I understand that any medical treatment may involve risks as well as the proposed benefits. I also understand that there are certain health risks associated with remaining overweight or obese. Risks of this program may include but are not limited to nervousness, sleeplessness, headaches, dry mouth, gastrointestinal disturbances, weakness, tiredness, psychological problems, high blood pressure, rapid heartbeat, and heart irregularities. These and other possible risks could, on occasion, be serious or even fatal. Risks associated with remaining overweight are tendencies to high blood pressure, diabetes, heart attack and heart disease, arthritis of the joints including hips, knees, feet and back, sleep apnea, and sudden death.

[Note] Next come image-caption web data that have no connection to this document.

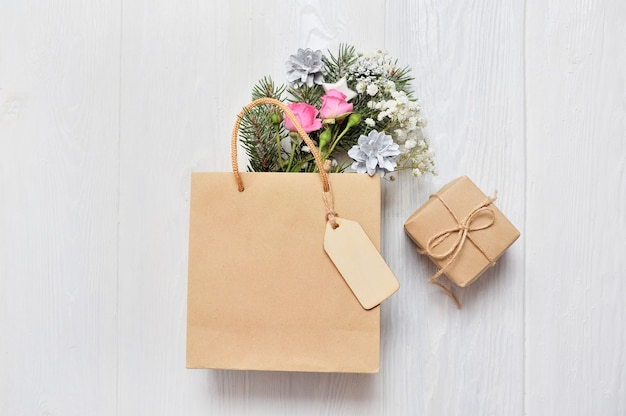 Kraftpaket mit hölzernen tag- und weihnachtsdekortannenzweigen, rosa rosen, kegel
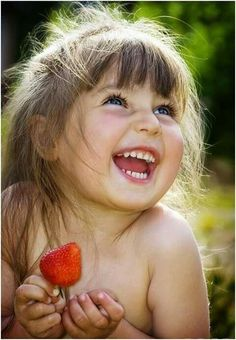 a kid laughing, having fun w/ strawberries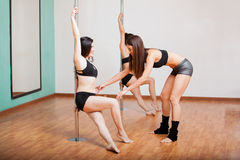 Pole dancing instructor working Stock Image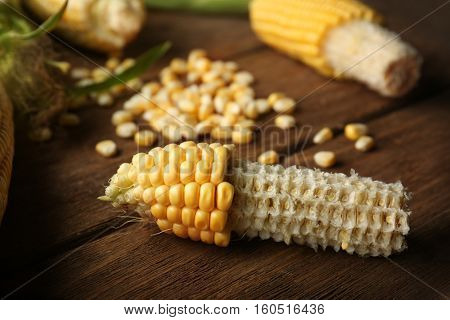 Corncobs and seeds on wooden rustic table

I understand that these risks may be modest if I am not significantly overweight, but will increase with additional weight gain.
I understand that much of the success of the program will depend on my efforts and that there are no guarantees or assurances that the program will be successful. I also understand that obesity may be a chronic, life-long condition that may require changes in eating habits and permanent changes in behavior to be treated successfully.
I have read and fully understand this consent form and I realize I should not sign this form if all items have not been explained to me. My questions have been answered to my complete satisfaction. I have been urged and have been given all the time I need to read and understand this form.
If you have any questions regarding the risks or hazards of the proposed treatment, or any questions whatsoever concerning the proposed treatment or other possible treatments, ask your doctor now before signing this consent form.
Date: Time:
Witness: Patient:
(Or person with authority to consent for patient)
Welcome to our weight loss program! The program consists of three parts: diet, exercise, and medication.
Diet
We recommend a low fat reduced calorie diet. We will provide you with additional information on a low fat diet, and the doctor will give you specific recommendations on how many fat grams you should eat each day. We do recommend three well balanced meals a day with no between meal snacking.
Exercise
We recommend aerobic exercise to help you lose weight. We recommend walking as the best exercise for most patients. The YMCAs offer excellent exercise programs. We recommend at least 30 minutes of aerobic exercise three times a week for cardiovascular fitness. If you are extremely overweight, water aerobics are another alternative.
Medication
Several types of appetite suppressants are available to assist you in losing weight. These medications will only suppress your appetite; to lose weight you must eat less. The doctor will prescribe the one that is most appropriate for you. We have additional information on the medications available on request. The physician will answer any questions you have about the risk and benefits of using medication. In order to reach a healthy weight, it may be necessary to use medication in ‘off-label’ duration, indication, or combinations. Vitamins and other health supplements such as B12, B12 Lipo, and DHEA may be recommended that many people have found helpful but are without proven benefit. We do recommend daily multivitamins with vitamins A, B complex, C, D, E and K, and minerals calcium and iron.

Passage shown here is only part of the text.